Zaten sosyal medya kullanıcıları
olarak gün içinde birçok farklı maske takıyorken, buna ek olarak
dijital beden diliyle kalp dilimizin arasındaki fark açıldığında,
insandan büyük bir parça daha koparıyor. Ağlayan emojiye
bakarken kişinin gerçekte ağlamadığını bilmek, gülerken de aynı
şekilde gülmediğini bilmek, kişinin bir bütün olarak samimiyetinin
sorgulanmasına yol açıyor. Dahası, samimiyetsiz başlayan
dostluklar, sadece kendimize değil, diğer dostluklara da haksızlık
ediyor.
***
Bilindiği gibi Avustralya yerlileri
olan Aborjinler, 18. Yüzyıla dek, yani Beyaz Adam oraya ayak basana
kadar dış dünyadan tamamen izole bir şekilde yaşadı. Aborjinlerin,
bitki ve hayvan türleri dâhil, birbirleri ile olan ilişkileri
hakkındaki muazzam bilgiler, araştırmacıların dikkatini çekti.

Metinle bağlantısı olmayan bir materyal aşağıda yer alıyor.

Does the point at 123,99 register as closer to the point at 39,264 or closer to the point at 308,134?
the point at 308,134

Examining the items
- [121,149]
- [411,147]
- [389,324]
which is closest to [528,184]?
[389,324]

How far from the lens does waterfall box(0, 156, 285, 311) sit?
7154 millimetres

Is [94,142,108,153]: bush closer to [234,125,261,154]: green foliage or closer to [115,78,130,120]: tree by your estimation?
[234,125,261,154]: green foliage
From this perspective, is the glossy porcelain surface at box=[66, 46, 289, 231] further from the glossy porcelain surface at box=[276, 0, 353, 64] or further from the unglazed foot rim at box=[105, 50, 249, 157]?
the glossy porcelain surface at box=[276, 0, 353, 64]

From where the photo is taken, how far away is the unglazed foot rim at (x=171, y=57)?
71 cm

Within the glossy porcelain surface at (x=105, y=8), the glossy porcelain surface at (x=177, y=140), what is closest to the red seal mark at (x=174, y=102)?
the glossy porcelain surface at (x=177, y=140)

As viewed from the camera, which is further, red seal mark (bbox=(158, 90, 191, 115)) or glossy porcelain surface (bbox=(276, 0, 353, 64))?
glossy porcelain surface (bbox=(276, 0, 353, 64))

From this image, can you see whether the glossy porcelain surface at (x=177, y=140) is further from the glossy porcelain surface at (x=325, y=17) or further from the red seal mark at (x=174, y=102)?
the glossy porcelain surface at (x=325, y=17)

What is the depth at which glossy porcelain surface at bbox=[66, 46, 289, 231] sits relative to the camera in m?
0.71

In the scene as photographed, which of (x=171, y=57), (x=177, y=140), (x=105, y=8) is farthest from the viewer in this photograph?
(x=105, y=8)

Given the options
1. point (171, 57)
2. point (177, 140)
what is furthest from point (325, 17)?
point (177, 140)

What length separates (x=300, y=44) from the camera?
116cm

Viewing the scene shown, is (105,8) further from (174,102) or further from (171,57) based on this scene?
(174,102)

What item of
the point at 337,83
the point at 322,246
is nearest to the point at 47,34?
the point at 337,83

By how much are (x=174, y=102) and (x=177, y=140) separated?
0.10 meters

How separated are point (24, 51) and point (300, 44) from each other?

Aborjinlerin yaşlı bir ileri geleni bu başarıyı, elde edinilen
bilgileri; öykü, dans, şarkı ve mekânların içlerinde muhafaza
ederek elde ettiklerini söyledi.
Aborjinlerin bu hikâyesi üzerinden
yüzyıllar geçti. Biz, köklü bir medeniyetin çocukları olarak
emojilere sarılıp, sosyal medya fenomenlerinin, şarkıcıların
ağızlarını eğerek söyledikleri eciş bücüş kelimelerini kullanarak
iletişim kurmaya çalışırken; Aborjinler, yazılı bir dilleri
olmamasına rağmen kendi değerlerini ve kelimelerini; öykü, şarkı ve
mekânların içlerinde sözlü olarak muhafaza etmeye devam ediyor.